The Inverted Pyramid
Europe’s ageing population is an inconvenient truth for those who advocate social liberalism. Indeed, the liberalist path that the EU has trodden for many years now has led it to the brink of societal catastrophe. With a current fertility rate of 1.6 (average) in the EU27, dark clouds hover ominously over the economic future of the EU. The redefinition of marriage, the development of so-called reproductive ‘healthcare’ and the tendency of women to put off bearing children until later have all contributed to the plummeting of the West’s fertility rates. In 2013 Italy and Poland both saw the number of weddings drop to the lowest levels since World War II. The decline in marriage rates around Europe cannot be accounted for by purely economic explanations. Education and culture really do matter.

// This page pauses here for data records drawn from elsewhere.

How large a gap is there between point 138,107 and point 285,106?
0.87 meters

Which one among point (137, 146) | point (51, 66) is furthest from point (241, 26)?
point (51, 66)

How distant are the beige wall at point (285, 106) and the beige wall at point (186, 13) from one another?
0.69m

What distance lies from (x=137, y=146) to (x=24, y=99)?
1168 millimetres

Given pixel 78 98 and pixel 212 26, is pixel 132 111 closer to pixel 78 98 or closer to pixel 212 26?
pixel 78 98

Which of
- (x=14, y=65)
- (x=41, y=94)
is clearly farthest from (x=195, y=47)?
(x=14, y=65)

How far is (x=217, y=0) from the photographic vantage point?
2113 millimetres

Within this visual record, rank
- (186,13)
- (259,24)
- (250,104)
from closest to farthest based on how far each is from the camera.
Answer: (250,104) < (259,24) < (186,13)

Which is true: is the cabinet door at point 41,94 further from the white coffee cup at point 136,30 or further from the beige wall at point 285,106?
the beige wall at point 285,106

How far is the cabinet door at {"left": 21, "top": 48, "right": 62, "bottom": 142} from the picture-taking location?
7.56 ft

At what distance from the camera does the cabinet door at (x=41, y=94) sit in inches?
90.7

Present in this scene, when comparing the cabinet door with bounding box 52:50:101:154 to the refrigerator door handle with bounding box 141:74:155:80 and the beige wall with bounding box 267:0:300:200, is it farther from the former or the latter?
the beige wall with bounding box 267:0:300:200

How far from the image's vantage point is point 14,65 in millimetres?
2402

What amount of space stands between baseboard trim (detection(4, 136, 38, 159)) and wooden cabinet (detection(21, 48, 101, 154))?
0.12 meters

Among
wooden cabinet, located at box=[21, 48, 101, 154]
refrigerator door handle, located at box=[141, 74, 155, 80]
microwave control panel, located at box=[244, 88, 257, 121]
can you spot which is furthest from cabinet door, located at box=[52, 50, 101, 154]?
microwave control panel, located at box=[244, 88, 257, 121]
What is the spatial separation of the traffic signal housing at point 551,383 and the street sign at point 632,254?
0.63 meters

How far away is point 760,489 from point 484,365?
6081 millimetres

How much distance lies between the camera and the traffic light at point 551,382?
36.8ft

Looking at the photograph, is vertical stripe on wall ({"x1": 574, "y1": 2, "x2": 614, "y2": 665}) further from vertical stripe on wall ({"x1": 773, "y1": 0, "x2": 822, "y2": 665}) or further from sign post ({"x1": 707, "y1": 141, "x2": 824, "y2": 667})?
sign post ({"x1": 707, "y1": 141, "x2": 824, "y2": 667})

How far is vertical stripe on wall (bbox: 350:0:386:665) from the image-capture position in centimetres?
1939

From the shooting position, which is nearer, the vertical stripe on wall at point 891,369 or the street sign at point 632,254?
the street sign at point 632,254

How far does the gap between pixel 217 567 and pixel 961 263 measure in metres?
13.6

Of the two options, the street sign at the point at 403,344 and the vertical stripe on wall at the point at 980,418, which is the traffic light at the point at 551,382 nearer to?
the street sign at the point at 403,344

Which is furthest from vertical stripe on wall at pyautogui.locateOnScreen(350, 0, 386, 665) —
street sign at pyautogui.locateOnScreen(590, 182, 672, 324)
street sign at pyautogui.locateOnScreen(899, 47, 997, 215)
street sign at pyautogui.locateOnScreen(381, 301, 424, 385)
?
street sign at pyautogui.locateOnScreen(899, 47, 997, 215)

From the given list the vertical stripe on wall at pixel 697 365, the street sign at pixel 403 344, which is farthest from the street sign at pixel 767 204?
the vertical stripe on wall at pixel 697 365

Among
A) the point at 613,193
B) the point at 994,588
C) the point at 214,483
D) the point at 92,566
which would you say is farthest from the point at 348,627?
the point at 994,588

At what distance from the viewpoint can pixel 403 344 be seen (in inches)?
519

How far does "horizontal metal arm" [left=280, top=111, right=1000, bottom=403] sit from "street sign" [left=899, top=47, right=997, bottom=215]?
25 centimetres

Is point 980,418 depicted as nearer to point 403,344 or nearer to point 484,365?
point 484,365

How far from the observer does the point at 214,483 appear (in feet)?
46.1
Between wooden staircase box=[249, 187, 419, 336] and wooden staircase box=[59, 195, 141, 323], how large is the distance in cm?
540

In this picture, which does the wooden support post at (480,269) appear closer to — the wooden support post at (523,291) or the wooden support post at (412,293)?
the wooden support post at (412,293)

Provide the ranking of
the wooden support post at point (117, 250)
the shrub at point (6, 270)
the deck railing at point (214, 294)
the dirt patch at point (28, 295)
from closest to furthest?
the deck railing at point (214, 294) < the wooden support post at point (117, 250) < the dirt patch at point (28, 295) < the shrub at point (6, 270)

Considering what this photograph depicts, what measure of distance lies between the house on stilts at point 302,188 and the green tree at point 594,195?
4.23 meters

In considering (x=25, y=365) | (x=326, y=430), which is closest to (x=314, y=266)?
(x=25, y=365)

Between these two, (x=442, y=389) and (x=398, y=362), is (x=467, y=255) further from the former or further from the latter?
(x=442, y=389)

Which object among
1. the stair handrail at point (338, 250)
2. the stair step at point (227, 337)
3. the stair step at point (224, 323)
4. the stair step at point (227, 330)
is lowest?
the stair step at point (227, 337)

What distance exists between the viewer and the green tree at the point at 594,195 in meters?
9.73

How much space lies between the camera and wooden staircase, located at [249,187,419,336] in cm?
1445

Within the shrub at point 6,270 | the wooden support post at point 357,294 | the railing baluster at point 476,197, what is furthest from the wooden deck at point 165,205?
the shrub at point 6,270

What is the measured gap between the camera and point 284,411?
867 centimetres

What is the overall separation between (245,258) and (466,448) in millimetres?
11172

The future Europe faces is of its own making and reality must be faced. An important measure of economic wellbeing is the dependency ratio – that between those who work and those who do not. As Europeans tend to work between the ages of 20 and 61 those outside this age range are usually economically dependent upon them. Any increase in the dependency ratio triggers tax increases. With fewer people to support the elderly and the young the government often steps in to lessen the burden, but can only do so with funds taken from taxpayers. Such a frigid economic climate is likely to drive many of the mobile to more hospitable lands of lower tax-rates like America, Australia or Canada. With a high dependency ratio pushing workers abroad the population problem is exacerbated. An older Europe is headed for hardship, with later retirement and lower quality of life.
Given the scale of the problem the silence from the mainstream media and politicians is odd, to put it but mildly. Every second counts if we are to invert the population pyramid and there are obvious ways of going about it. Offering child support and benefits to those with families would encourage low-income households to have children. Though there have been some attempts to help women balance careers and childbearing, a straightforward offering of childcare to mothers at work fails to get to grips with the role of parents in family life. Financial aid is important, but children are human beings and not economic units – still less mere accessories to an already perfect life – and must be treated as such. Society must become more ‘family friendly’ where, for starters, people can spend less time at work and more time with their families.
If Burke, in Reflections on the Revolution in France, warned that, ‘Society is… a partnership not only between those who are living, but between those who are to be born,’ he was assuming that people lived for more than themselves. If things continue going the way they have been there will not be any of ‘those who are to be born’ to think of. Inverting the pyramid should create a healthier economic future, and it might just create a rather happier one too.